Dalam keputusannya Dewan Negara, pengadilan administratif utama Turki, mengatakan: "Disimpulkan bahwa akta penyelesaian menetapkannya sebagai masjid dan penggunaannya di luar karakter ini tidak dimungkinkan secara hukum.

"Keputusan kabinet tahun 1934 yang ... mendefinisikannya sebagai museum tidak mematuhi hukum," katanya, merujuk pada dekrit yang ditandatangani oleh Ataturk.

Erdogan, seorang Muslim yang saleh, mendukung kampanye sebelum pemilihan lokal tahun lalu yang merupakan pukulan menyakitkan bagi Partai AK yang berakar pada Islam yang berkuasa. Anggota berdiri dan bertepuk tangan di parlemen pada hari Jumat ketika dekritnya dibacakan.

Di Istanbul, ratusan orang berkumpul di dekat Hagia Sophia untuk merayakan keputusan itu.

"Mereka yang membangun ini melakukannya untuk menyembah Tuhan juga," kata Osman Sarihan, seorang guru.

“Terima kasih Tuhan hari ini kembali ke tujuan utamanya.
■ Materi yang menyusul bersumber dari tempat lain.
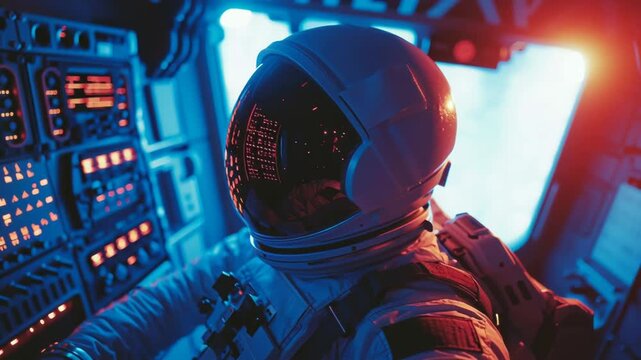 Astronaut in spaceship cockpit with glowing control panel and reflection in helmet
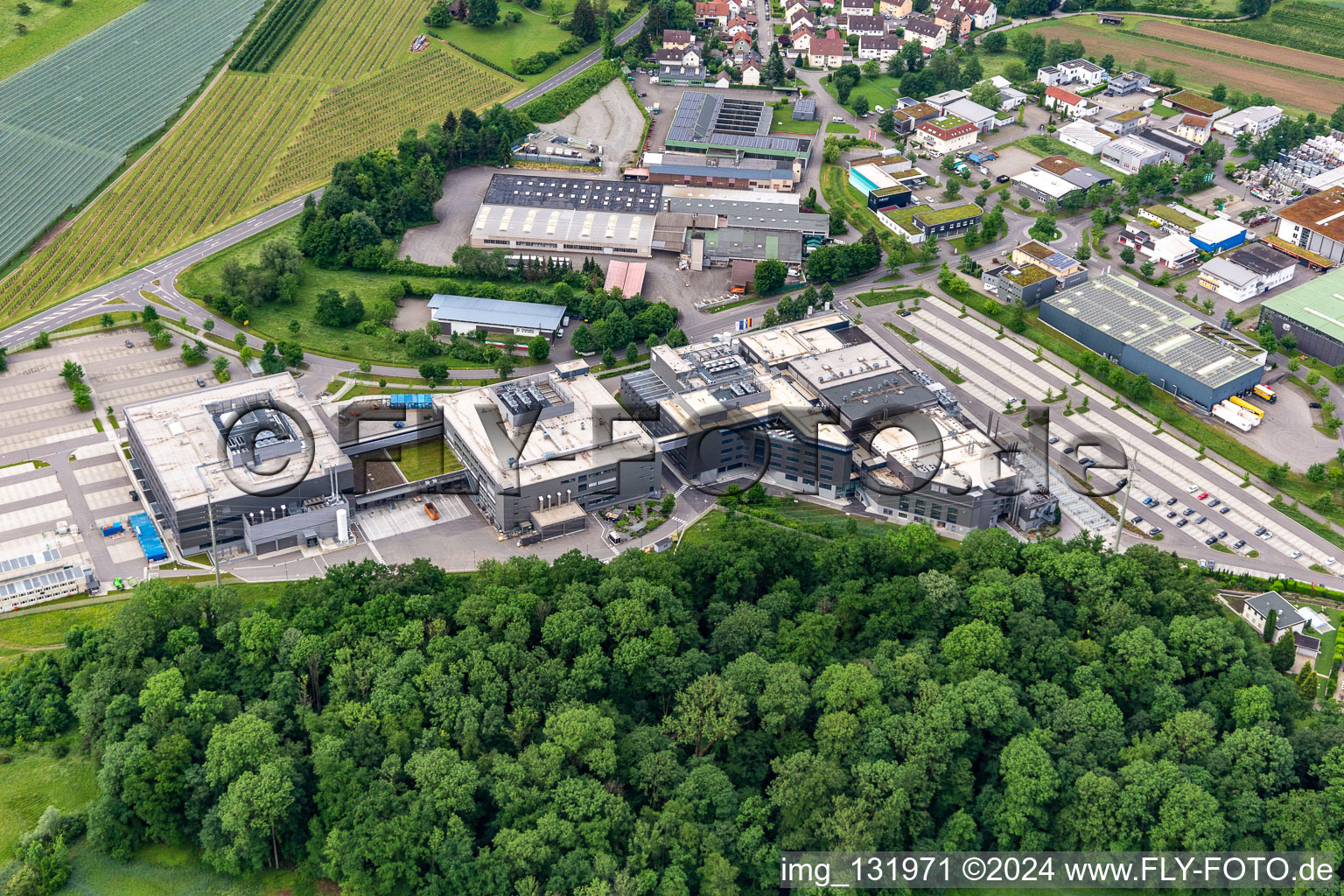 Aerial photograpy of Vetter Pharma GmbH & Co. KG in Ravensburg in the state Baden-Wuerttemberg, Germany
Hari ini Tuhan akan disembah di masjid ini. "

 

Gereja Ortodoks Rusia sesalkan

Dengan membalikkan salah satu langkah Ataturk yang paling simbolis, yang menggarisbawahi komitmen mantan pemimpin itu pada republik sekuler, Erdogan telah membatasi proyeknya sendiri untuk memulihkan Islam dalam kehidupan publik, kata Soner Cagaptay, direktur Program Penelitian Turki di Institut Washington untuk Timur Dekat.

"Hagia Sophia adalah momen puncak revolusi agama Erdogan yang telah berlangsung di Turki selama lebih dari satu dekade," katanya, menunjuk pada penekanan yang lebih besar pada agama dalam pendidikan dan lintas pemerintahan.

Gereja Ortodoks Rusia mengatakan pihaknya menyesalkan bahwa pengadilan tidak mempertimbangkannya dan mengatakan keputusan itu dapat menyebabkan perpecahan yang lebih besar lagi, kantor berita TASS melaporkan.

Sebelumnya, Patriark Ekumenis Bartholomew, kepala spiritual dari sekitar 300 juta orang Kristen Ortodoks di seluruh dunia dan berbasis di Istanbul, mengatakan mengonversinya menjadi masjid akan mengecewakan umat Kristen dan akan “memecah belah” Timur dan Barat.

Kelompok-kelompok Turki telah lama berkampanye untuk perubahan Hagia Sophia, mengatakan itu akan lebih baik mencerminkan status Turki sebagai negara yang sangat Muslim.